The first phase of the job is done. Weeds are gone and I have soil under my fingernails. The plants have been turned to force new growth on the sunny side of the plant. This brush with the promise of spring has me wondering how soon seeds can be put to soil under indoor light. The urge to garden seems to be stirring.
Tuesday, January 1, 2013
We try to start each new year with a gardening activity. Forcing Easter Lily bulbs worked great for us last year so restarting that activity today seemed to satisfy several needs. A quick look at a calender revealed that Easter falls on the last day of March this year. Professional lily growers likely knew that and are following a schedule that will fill the big box stores and supermarkets with these treasures in time for Easter. We follow a more relaxed pace here so our flowers may be late for the holiday but early for outdoor gardening. In an attempt to learn, the pull from the ground date is recorded here. We will count the days to first flower and try to get it right next year.

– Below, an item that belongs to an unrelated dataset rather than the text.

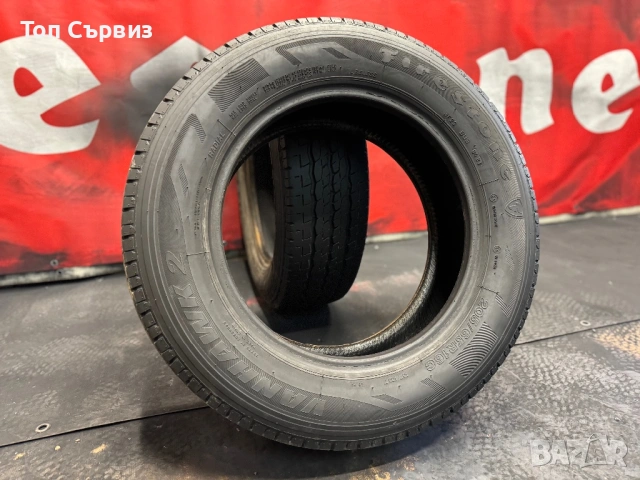 205 65 16C, Летни гуми за бус, Firestone VanHawk2, 2 броя, снимка 5 - Гуми и джанти - 53658898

L. longiflorun is native to southern Japan with a hardiness zone of 7. Low temperatures there range from 0 to 10 degrees Fahrenheit but frozen ground may not be an annual event. This morning found our ground near the house foundation still soft and unfrozen. Bulbs do need a cold period before warmth triggers growth. We do not know if our unusually warm fall has provided an adequate chill for the bulbs pulled today. Three more pots remain in the ground. They will be pulled later following an as yet undefined schedule. The pros have kept their planting stock under mechanical refrigeration and know the exact amount of chill needed to insure growth.
Our attempts to grow these tender lilies in the garden have revealed certain growth changes in response to our zone 4 cold. Most obvious is the squat appearance of plants left outside. Full sized single flowers atop six inches of stem look comical. Warmer temperatures seem necessary for full sized leaves and stems. Our cold seems to encourage the formation of many new small bulbs. We cannot begin to manage the huge number of usable bulbs produced each year.
The pot pulled today was placed on the basement floor near an outside wall. If growth appears, the lily will be moved to the relative warmth of our bedroom and placed near a south facing window. Our 2013 garden is underway and we will work toward flowering plants and try to learn the cause of less than complete success.